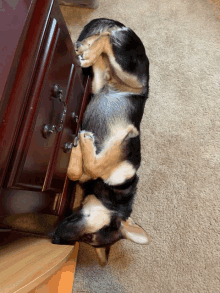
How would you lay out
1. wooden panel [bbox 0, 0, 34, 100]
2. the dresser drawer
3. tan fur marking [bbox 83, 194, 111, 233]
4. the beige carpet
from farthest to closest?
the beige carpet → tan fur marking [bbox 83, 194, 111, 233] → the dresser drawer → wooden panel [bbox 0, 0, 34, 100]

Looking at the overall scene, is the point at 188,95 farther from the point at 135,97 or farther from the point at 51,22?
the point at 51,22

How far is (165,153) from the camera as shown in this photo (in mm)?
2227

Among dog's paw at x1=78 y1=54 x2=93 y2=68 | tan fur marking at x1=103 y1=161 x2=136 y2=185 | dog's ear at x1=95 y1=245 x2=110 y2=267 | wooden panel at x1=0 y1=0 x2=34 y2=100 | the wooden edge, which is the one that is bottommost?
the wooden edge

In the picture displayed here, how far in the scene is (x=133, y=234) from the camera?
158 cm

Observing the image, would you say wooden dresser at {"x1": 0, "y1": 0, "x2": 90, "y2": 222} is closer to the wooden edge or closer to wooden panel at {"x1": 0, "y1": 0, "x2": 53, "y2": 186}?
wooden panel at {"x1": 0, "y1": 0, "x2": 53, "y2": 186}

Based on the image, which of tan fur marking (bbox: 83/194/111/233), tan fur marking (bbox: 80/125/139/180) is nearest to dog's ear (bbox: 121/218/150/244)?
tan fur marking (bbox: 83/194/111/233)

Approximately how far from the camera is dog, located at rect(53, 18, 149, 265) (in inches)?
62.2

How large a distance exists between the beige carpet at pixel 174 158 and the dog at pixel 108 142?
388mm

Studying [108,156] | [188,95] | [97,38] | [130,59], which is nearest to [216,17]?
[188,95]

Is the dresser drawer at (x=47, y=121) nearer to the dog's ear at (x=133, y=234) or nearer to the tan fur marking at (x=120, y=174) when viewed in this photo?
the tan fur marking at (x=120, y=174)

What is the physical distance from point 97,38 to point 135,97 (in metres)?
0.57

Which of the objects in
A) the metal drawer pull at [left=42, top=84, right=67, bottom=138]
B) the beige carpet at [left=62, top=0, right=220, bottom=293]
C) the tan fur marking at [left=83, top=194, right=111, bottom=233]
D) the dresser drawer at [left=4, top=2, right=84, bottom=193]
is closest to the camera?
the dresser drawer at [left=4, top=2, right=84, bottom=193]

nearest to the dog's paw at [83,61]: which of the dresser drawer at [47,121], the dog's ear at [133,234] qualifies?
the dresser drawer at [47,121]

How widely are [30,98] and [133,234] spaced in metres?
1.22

* * * *

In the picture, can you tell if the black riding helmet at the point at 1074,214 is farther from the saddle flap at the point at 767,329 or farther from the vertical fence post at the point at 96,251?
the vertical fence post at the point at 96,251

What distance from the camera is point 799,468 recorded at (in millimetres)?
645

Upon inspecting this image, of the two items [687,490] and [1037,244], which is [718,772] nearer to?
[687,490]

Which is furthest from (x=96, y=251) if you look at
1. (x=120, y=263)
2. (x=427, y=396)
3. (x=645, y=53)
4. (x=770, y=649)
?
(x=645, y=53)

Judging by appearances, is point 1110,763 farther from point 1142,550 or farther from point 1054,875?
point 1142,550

* * * *

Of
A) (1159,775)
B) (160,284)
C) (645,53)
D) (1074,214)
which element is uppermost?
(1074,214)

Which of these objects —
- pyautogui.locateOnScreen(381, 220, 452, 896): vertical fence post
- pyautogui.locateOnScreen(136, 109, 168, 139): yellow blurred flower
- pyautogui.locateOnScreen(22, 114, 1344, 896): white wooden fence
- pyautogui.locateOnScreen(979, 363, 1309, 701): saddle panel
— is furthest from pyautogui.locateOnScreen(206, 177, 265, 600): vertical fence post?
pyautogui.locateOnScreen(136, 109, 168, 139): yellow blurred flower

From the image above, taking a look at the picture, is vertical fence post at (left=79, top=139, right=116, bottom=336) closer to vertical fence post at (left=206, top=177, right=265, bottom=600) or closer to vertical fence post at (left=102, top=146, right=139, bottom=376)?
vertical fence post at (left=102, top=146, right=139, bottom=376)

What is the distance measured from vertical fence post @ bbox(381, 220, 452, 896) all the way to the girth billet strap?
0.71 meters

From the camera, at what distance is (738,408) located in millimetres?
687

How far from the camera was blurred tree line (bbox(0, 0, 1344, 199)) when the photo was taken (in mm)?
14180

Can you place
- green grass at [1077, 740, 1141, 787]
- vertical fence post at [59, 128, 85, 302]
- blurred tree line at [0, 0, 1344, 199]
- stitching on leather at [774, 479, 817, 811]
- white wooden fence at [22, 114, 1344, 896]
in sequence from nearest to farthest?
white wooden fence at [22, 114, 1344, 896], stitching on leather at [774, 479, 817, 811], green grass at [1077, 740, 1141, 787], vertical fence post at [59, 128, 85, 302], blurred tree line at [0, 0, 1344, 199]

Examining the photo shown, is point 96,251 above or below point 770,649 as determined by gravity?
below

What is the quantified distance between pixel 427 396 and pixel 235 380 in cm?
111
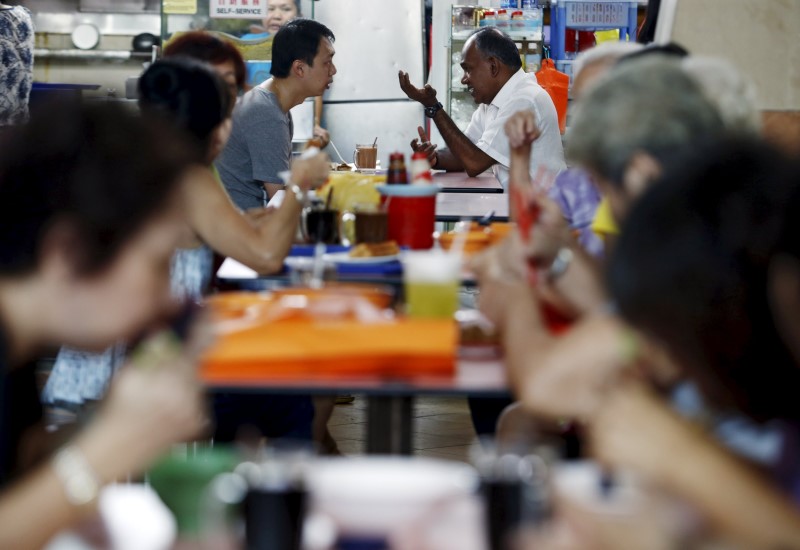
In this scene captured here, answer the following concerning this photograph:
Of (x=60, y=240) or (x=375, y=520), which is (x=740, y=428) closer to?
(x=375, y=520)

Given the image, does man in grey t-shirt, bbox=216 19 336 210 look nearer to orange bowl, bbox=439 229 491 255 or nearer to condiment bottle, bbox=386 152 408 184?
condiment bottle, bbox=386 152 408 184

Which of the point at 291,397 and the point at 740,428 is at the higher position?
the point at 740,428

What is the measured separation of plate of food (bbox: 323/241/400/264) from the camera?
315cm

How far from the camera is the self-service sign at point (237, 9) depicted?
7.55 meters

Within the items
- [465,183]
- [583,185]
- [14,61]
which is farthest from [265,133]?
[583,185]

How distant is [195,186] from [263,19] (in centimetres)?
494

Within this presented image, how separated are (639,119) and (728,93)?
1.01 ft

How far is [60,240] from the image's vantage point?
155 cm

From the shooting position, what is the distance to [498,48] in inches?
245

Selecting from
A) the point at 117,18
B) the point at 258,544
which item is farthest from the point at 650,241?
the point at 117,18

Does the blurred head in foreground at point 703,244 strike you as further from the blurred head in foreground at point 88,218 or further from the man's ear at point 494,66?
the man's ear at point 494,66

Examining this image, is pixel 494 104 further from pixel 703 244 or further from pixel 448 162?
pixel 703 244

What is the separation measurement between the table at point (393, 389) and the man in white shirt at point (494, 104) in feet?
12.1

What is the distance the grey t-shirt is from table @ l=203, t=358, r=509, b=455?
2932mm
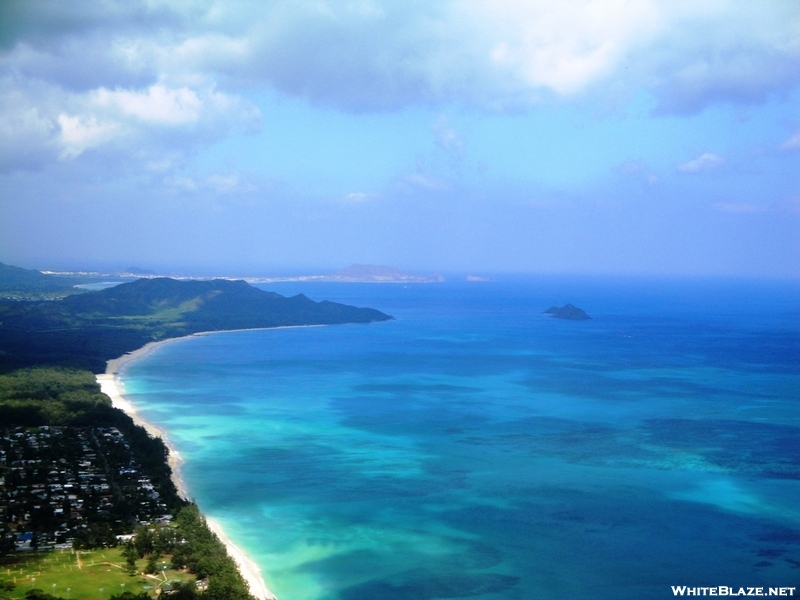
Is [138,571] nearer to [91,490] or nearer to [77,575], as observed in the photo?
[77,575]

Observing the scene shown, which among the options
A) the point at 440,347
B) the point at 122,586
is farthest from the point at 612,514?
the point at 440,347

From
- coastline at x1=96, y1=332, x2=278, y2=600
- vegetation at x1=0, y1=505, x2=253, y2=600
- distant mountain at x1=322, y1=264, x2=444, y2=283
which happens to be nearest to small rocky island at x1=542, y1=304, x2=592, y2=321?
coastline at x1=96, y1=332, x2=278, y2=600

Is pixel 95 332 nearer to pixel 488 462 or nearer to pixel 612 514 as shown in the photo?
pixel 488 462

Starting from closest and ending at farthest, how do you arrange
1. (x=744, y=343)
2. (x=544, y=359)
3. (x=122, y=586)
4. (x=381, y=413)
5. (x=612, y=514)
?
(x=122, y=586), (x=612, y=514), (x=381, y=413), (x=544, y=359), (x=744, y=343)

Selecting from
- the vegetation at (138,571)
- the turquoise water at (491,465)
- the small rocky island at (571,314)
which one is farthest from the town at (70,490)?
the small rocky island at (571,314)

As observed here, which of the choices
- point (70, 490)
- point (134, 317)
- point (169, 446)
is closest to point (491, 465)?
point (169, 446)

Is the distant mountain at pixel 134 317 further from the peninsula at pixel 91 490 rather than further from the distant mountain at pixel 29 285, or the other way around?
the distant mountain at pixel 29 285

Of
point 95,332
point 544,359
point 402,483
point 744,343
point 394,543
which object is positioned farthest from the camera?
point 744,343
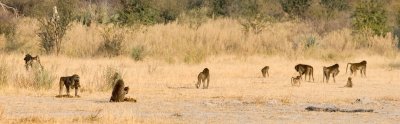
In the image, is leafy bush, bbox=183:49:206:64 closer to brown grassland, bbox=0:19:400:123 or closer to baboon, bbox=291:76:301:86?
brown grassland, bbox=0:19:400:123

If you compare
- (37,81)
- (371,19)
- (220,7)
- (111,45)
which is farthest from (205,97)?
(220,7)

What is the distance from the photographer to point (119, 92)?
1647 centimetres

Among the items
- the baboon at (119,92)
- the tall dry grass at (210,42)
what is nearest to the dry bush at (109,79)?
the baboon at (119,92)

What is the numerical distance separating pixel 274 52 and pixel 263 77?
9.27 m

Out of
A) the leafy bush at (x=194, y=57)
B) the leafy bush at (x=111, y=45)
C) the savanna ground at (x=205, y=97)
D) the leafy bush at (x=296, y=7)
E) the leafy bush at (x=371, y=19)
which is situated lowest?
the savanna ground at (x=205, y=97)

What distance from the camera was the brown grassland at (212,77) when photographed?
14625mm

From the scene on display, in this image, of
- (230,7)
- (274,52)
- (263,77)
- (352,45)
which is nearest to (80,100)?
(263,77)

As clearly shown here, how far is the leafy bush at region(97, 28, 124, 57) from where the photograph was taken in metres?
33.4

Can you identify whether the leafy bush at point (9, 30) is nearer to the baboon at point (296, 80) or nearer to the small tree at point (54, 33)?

* * * *

* **Problem to work on**: Please locate each line above that contains the word "items" and copy those lines out in full.

* **Result**:
Upon inspecting this image, of the two items [687,490] and [1037,244], which is [718,772] nearer to?
Within the items
Among the items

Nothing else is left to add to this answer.